Home › Forums › Bulldog Forum: Ottawa, National And International Debate › Should Long-Term Care Management Be Lifted From City?
This topic contains 4 replies, has 2 voices, and was last updated by Fed U/Marre 8 months, 2 weeks ago.
October 3, 2017 at 6:06 PM #737404
The top post in The Bulldog at 6 p.m. Tuesday says the son of a mistreated resident at the Peter D. Clark Centre is calling for top management of long-term-care centres be taken away from the City of Ottawa due to abuse and errors dealing with residents.
His mother has had ‘horrible’ errors in her treatment by PDC staff, the son says.
Should that happen?October 3, 2017 at 11:54 PM #737424
I can tell you with certainty that if I was there and reviewed the staff records, I would have a lot of people from the top on down getting pink slips within a few hours.
Then I’d work my way through the rest (should take a few days).
If I had the power I would also force several resignations from elected ones too.October 4, 2017 at 9:41 AM #737444
The bigger question is what “businesses” should government be in. My starting point is that if the service is offered by private enterprise, then government should not be offering a competing service. Public Private Partnerships (PPP), when executed properly, can be successful. The key is understanding what each party should bring to the table, and making certain that they do not stray from that role. The most frequent failure of a PPP is when the roles are not properly laid out, or respected.

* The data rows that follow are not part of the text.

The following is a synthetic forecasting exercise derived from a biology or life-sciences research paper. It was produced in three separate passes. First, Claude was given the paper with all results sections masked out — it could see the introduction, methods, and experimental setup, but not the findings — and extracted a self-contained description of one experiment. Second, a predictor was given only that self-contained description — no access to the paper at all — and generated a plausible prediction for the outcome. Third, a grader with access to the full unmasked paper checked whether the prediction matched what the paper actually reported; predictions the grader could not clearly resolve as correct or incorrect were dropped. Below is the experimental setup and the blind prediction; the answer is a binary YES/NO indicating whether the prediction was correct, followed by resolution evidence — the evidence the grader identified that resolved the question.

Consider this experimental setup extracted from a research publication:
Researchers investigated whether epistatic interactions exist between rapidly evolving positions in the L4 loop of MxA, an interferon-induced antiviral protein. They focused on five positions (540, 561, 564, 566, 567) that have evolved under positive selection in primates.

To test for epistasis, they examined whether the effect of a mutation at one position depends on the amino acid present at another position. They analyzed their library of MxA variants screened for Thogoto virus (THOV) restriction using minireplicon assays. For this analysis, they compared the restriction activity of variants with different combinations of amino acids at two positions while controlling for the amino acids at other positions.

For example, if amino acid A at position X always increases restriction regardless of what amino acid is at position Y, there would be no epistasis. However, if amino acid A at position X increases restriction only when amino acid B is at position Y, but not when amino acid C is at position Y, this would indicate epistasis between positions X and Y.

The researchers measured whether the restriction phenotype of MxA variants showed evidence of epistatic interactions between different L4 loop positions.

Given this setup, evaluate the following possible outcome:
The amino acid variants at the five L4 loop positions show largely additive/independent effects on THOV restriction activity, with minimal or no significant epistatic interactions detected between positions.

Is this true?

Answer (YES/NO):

The role for government, in the case of extended care facilities, should be that of regulator. There is and can be a funding element as well. Note that both of these elements are at the provincial level, as health care is a provincial responsibility. The city, while a proxy for the province, has no need to trouble itself in either role. The operator is responsible for the safe, healthy operation of the home, including hiring, training, supervising and, if necessary terminating the employment of its employees. The operator is responsible for ensuring that all government regulations are met, and preferably exceeded. The operator will be very concerned about negative publicity, as most operate a significant number of facilities, and there is an element of competition in attracting residents. Some of these operators are publicly listed companies, and the senior management team will be very sensitive to negative publicity, as it affects share prices. The private operator is not burdened with local political meddling (Chairperson Diane Deans may wish to take note), nor are they burdened with the excessive costs associated with government employees (benefit plans, pensions, vexatious grievance procedures). One of the larger operating costs of an extended care facility is compensation, and when compensation expense is disproportionate to revenues, which are generally fixed by regulation, then there is pressure on the facility manager to limit staffing levels, which in turn leads to additional stress for staff, and possibly poorer quality treatment of the residents.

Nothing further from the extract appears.